◆ Document text
'''
The Cemetery of Saint-Louis, Versailles () is one of several cemeteries in Versailles, Yvelines. It is among the oldest urban cemeteries in France, having been established in 1770 by the parish of Saint-Louis, Versailles, the church of which is now Versailles Cathedral. Although it may house fewer graves of well-known persons than the Cemetery of Notre-Dame, Versailles, it is nevertheless of significant interest for the artistic quality of many of the tombs and for the quantity of graves of aristocratic families and military officers based at the nearby Palace of Versailles.

A small column against the wall marks the site of the common ditch where some 40 persons were buried, victims of the September Massacres on 9 September 1792. The massacre itself took place at the Quatre Bornes ("Four Milestones"), at the present crossroads between the Rue de Satory and the Rue d'Orléans. The victims had been transferred from the prison at Orléans, and were mostly former senior government officials, officers of the Royal army or refractory priests (among them the Bishop of Mende).
'''
◆ Task instructions
1. Can you condense the paragraph in the Saint-Louis cemetery text that begins "A small column against the wall" into a short bulleted list that keeps its main facts?
2. Can you reproduce the Saint-Louis cemetery text word for word, from "The Cemetery of Saint-Louis, Versailles" to "Palace of Versailles."?

◆ Data rows
'''
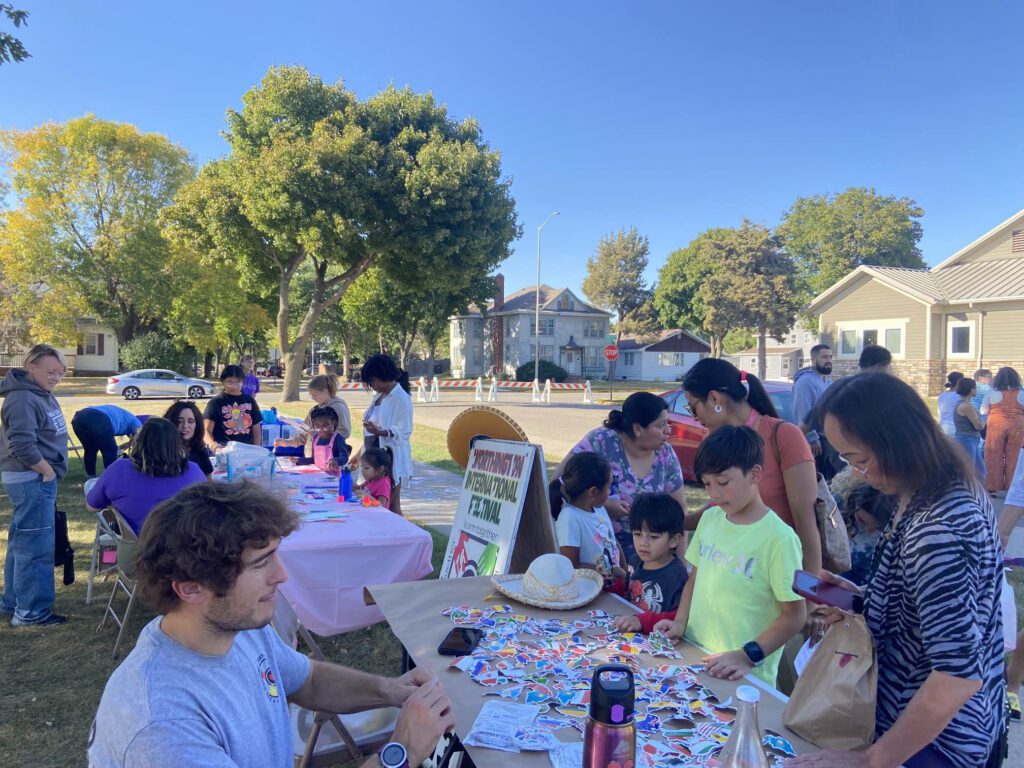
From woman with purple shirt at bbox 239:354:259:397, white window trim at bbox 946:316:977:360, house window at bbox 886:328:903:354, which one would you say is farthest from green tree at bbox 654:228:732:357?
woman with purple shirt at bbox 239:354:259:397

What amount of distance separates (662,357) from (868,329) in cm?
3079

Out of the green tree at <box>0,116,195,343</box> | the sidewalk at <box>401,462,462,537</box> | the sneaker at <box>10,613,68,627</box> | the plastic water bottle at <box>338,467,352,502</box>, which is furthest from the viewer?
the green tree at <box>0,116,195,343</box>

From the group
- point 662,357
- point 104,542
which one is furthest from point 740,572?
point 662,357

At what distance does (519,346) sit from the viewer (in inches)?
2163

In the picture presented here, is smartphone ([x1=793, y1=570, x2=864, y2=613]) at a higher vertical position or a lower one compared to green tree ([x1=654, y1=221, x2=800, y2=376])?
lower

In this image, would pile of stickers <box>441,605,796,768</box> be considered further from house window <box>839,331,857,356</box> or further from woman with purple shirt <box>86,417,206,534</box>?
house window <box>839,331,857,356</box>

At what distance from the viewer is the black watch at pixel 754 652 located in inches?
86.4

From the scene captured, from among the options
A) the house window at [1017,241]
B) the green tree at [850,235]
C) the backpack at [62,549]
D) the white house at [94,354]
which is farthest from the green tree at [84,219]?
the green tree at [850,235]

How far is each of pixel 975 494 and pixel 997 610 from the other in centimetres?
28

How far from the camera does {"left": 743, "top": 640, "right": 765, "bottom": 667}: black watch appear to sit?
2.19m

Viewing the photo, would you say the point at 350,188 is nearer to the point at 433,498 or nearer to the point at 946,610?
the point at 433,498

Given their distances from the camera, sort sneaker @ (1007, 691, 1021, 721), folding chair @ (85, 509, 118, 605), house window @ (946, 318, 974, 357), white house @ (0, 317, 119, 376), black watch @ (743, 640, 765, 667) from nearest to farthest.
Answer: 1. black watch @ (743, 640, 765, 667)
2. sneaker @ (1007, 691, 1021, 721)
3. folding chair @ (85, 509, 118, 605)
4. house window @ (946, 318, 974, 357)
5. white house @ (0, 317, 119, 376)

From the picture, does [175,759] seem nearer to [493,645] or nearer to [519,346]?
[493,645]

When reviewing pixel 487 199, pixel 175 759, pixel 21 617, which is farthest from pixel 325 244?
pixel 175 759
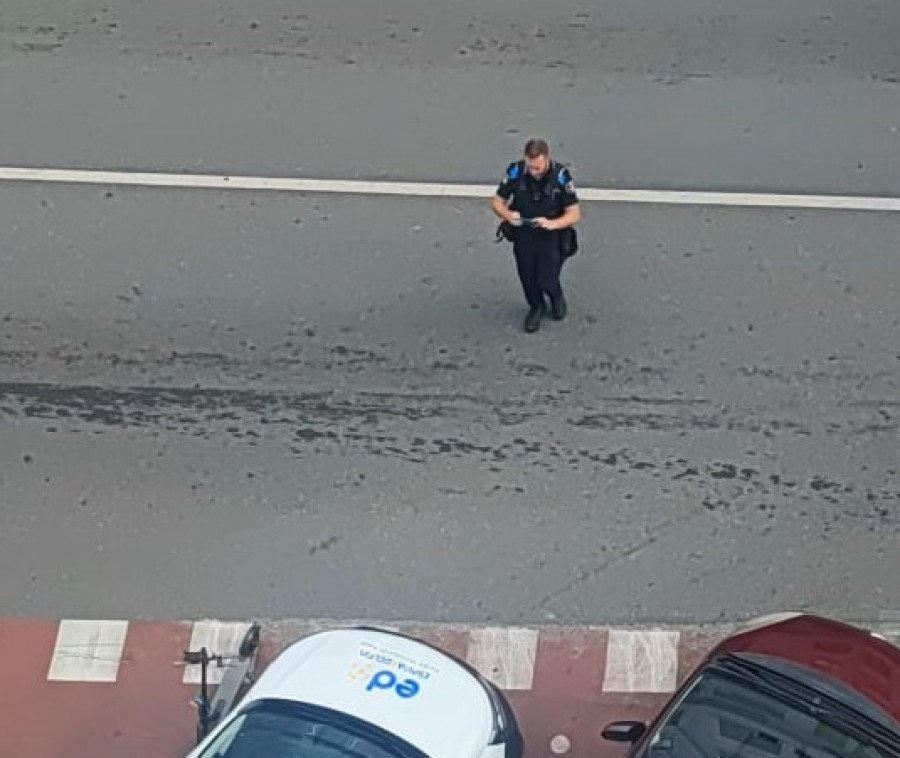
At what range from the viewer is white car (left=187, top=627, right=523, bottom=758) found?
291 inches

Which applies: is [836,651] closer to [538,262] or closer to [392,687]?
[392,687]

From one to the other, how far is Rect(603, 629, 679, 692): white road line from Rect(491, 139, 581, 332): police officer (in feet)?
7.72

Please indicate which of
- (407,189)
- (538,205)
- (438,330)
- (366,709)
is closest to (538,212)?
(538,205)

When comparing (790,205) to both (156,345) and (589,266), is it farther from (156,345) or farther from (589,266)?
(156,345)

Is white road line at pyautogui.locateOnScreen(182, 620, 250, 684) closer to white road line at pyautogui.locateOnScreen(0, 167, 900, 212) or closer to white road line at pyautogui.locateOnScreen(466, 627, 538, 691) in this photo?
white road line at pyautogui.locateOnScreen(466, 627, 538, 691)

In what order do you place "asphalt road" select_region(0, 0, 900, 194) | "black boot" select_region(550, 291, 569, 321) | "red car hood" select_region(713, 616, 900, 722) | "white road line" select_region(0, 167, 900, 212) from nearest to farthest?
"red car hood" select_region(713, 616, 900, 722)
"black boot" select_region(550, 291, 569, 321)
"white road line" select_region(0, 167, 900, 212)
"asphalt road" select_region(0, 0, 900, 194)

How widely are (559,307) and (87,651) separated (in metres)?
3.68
'''
◆ Answer list
1.
- A small column against the wall marks the common ditch where about 40 victims of the September Massacres of 9 September 1792 were buried.
- The killings happened at the Quatre Bornes ("Four Milestones"), now the crossroads of the Rue de Satory and the Rue d'Orléans.
- The victims had been moved from the prison at Orléans.
- Most were former senior government officials, Royal army officers or refractory priests, including the Bishop of Mende.

2.
The Cemetery of Saint-Louis, Versailles () is one of several cemeteries in Versailles, Yvelines. It is among the oldest urban cemeteries in France, having been established in 1770 by the parish of Saint-Louis, Versailles, the church of which is now Versailles Cathedral. Although it may house fewer graves of well-known persons than the Cemetery of Notre-Dame, Versailles, it is nevertheless of significant interest for the artistic quality of many of the tombs and for the quantity of graves of aristocratic families and military officers based at the nearby Palace of Versailles.